# Grand Masters Gather to celebrate GM Timmerman Annv.



## Kuk Sa Nim (Apr 30, 2010)

Greetings to all,
Just wanted to share some fantastic news. In case you haven't heard, GM Rudy Timmerman will be celebrating 60 years training in the martial arts this upcoming August. 

To commemorate this and a couple other historical events, several renown Masters and Grand Master of the Korean martial arts have committed to make the trip to his dojang in Sault St. Marie, Ont.
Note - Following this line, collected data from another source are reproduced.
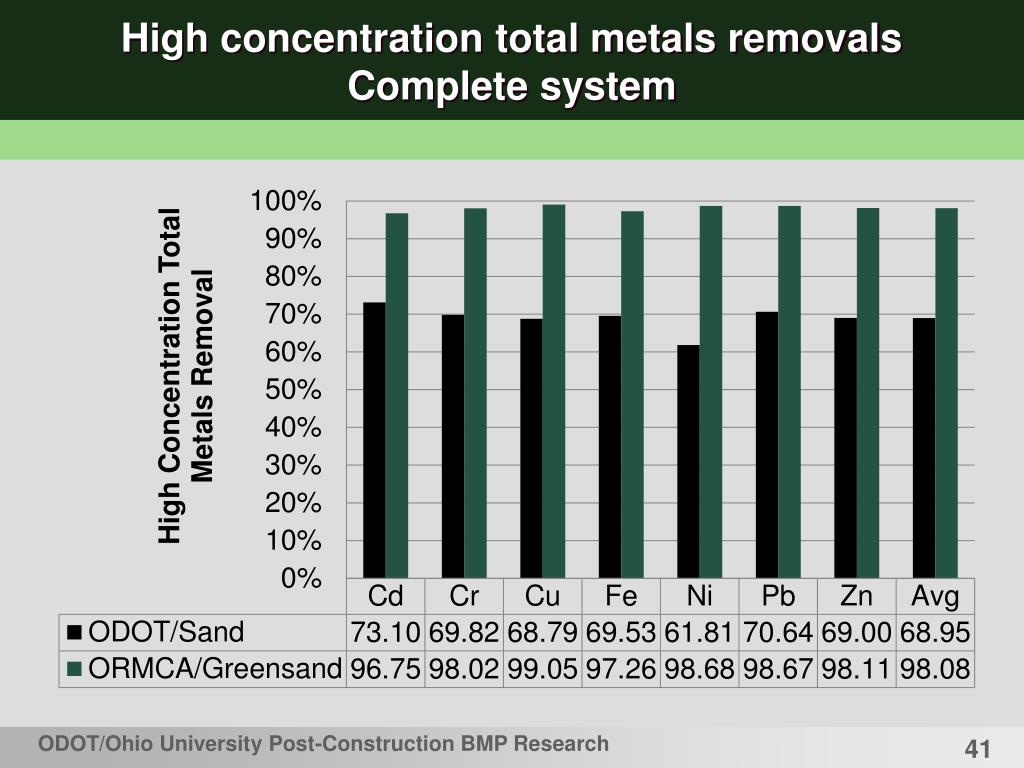 High concentration total metals removals
Complete system

High Concentration Total Metals Removal

100%
90%
80%
70%
60%
50%
40%
30%
20%
10%
0%

| | Cd | Cr | Cu | Fe | Ni | Pb | Zn | Avg |
|---|---|---|---|---|---|---|---|---|
| ODOT/Sand | 73.10 | 69.82 | 68.79 | 69.53 | 61.81 | 70.64 | 69.00 | 68.95 |
| ORMCA/Greensand | 96.75 | 98.02 | 99.05 | 97.26 | 98.68 | 98.67 | 98.11 | 98.08 |

ODOT/Ohio University Post-Construction BMP Research

41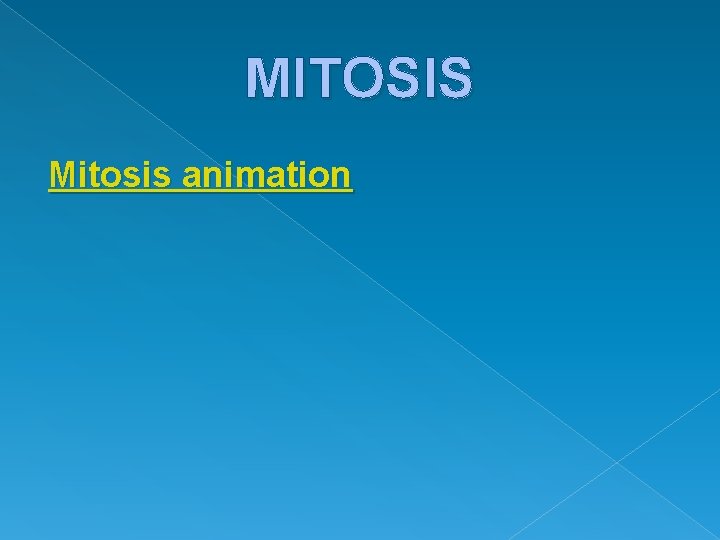 MITOSIS

Mitosis animation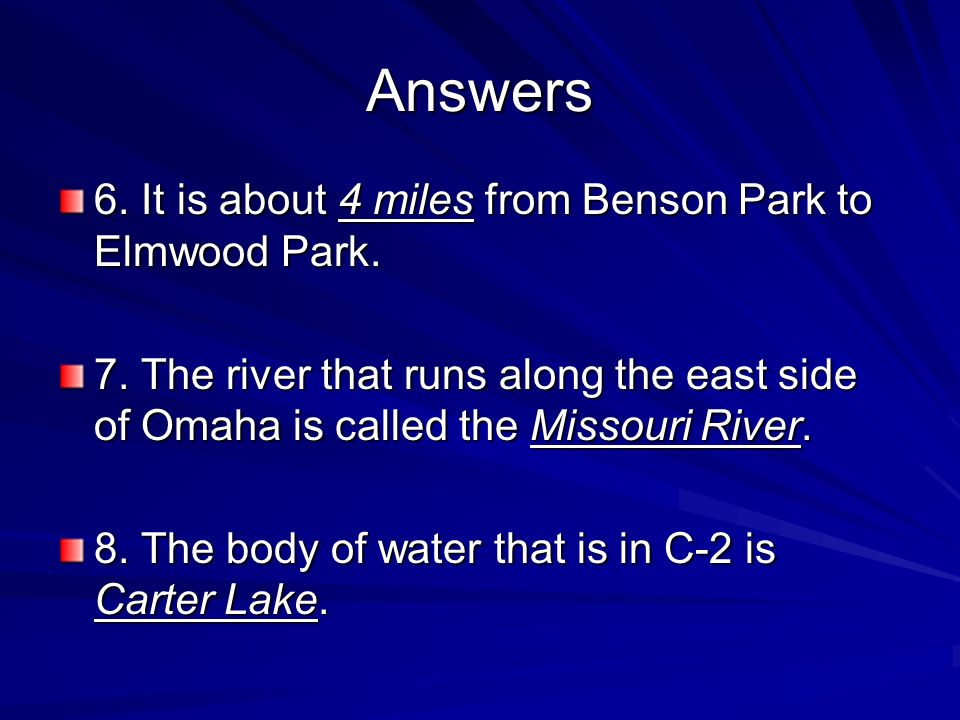 Answers

6. It is about 4 miles from Benson Park to Elmwood Park.

7. The river that runs along the east side of Omaha is called the Missouri River.

8. The body of water that is in C-2 is Carter Lake.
Canada to celebrate and share in the truest sense of mutual respect and brotherhood. This will be a historical event for sure. 

Tae Kwon Do Times Magazine is doing a cover story on the event in the July 2010 issue. It should be amazing. Looking forward to seeing and working with all the great martial artists joining us in Canada in August. 

With respect and brotherhood,
Kuk Sa Nim

Event info:

http://www.nkmaa.ca/nkmaa/2010 Event/2010GrandMasters.html

Preview of the TKD Times cover:

http://www.facebook.com/photo.php?pid=1191208&id=1125596317&comments=&alert=


----------



## Brian R. VanCise (Apr 30, 2010)

I met Rudy Timmerman a long, long time ago whilst competing at one of his tournaments up in Sault St. Marie.  He is truly a great ambasador and a gentleman!  Congratulations!


----------



## Miles (Apr 30, 2010)

Congrats!


----------